Friday, 16 April 2021

Musings on Variations in the Political "Right" and the Political "Left"

If the radical right has its cultural origins in Christianity, populist violence, and theocratic laissez-faire liberalism, libertarianism has its origins, like liberalism, in the Enlightenment. This makes libertarianism very different from conservatism since conservatism was a reaction against the Enlightenment.

Libertarians are also different from the radical right. They have different historical origins and libertarianism has never really been fully theocratic in its conception of the limited state or in its its morality and it has had a long intellectual, including a secular intellectual, culture. As a result, there have long been tensions between libertarians and the religious right. After all the radical right favours a regulatory state that regulates, for example, morality.

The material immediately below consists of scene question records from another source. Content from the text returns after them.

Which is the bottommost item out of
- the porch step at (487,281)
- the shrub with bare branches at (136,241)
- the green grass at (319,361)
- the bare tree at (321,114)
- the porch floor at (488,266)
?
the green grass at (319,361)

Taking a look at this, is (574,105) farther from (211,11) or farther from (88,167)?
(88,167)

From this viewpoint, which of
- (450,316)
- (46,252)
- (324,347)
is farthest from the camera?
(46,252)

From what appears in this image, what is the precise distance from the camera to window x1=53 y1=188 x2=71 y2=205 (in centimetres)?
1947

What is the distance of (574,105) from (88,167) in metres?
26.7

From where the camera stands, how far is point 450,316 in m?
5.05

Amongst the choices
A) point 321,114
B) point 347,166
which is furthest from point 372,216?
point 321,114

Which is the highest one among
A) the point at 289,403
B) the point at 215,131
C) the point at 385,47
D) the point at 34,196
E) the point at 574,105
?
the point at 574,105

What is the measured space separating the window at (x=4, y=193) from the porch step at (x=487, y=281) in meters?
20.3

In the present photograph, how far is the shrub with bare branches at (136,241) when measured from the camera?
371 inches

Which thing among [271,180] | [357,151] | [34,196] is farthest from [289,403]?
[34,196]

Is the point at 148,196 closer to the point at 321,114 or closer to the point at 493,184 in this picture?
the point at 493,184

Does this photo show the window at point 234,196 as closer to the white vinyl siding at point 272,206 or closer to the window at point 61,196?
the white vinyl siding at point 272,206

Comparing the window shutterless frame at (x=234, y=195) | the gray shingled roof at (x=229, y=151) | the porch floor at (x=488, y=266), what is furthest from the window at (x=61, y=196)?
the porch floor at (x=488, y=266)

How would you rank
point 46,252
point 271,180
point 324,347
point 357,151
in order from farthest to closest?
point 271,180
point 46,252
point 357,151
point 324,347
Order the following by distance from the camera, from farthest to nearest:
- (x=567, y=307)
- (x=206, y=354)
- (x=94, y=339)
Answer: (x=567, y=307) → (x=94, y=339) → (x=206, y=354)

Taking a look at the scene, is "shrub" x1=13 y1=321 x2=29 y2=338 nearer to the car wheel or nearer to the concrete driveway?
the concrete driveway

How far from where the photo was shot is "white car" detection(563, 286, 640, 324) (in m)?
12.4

As I noted, the radical right, historically speaking, has engaged in and continues to engage in all sorts of regulatory legislation from, for example, not allowing Austin, Texas to pass laws that it wants and which its legislators were elected to pass by having the Texas legislature cancel it, to moral regulation such as, for example, religious based discrimination and laws against trans people. Historically speaking the radical right pushed for and often passed legislation against "sodomy", mandating the "missionary position" in sex, making alcohol illegal, making pot illegal, and cancelling certain types of political discourse such as communism and anarchism. Libertarians, it seems to me, should be very concerned about such a regulatory or paternalistic nanny state.

This regulatory aspect of the radical right is one of the axes that separates libertarianism from the radical right. These regulations are all examples of the paternalistic nanny state. By the way, I think one can argue that historically all nanny states, regardless of political persuasion, are equivalent in form though sometimes different in content. If forced to choose I would take a secular nanny state over a religious theocratic one including that of the Bolsheviks, who instituted a new religion and religious like culture in the USSR. Religious nanny states have a tendency to go all inquisitorial a la The Handmaid's Tale, a la the Spanish Inquisition (which everyone should expect from right wing theocrats), and a la the Stalinist purge trials.

Liberals and the left, like the radical right and libertarianism, have very different origins. Liberals are the product of the early Enlightenment whether they are the laissez faire liberals of Smith or the more regulatory liberals of JS Mill (greatest good for the greatest number). Regardless, of their type of liberalism they are capitalists as Democrat Nancy Pelosi noted in a famous remark. Democrat social liberal FDR saved capitalism from, some would argue, its boom-bust self.

The left whether Christian communalists (the first socialists I know of along with the Essenes though they did not call themselves socialist) or the modern Christian socialists, communal socialists, collectivist socialists (the most successful being the kibbutzim), democratic socialists a la the Nordic countries, or communists, all the product of the later Enlightenment, want to move beyond capitalism whether through reform or historical "progress". This makes them very different from liberals. It also makes them different from conservatives who are generally much more skeptical of notions of "progress" compared to the left and to liberals. Liberals, of course, argue that capitalism in either its "free" or more regulated form will bring about heaven on earth, utopia

There are, by the way, places where libertarianism and communist varieties of "scientific" socialism meet. Marx claimed that the state would wither away when communism triumphed. This makes him a kind of anarchist, a left libertarian, and perhaps more libertarian than many contemporary libertarians.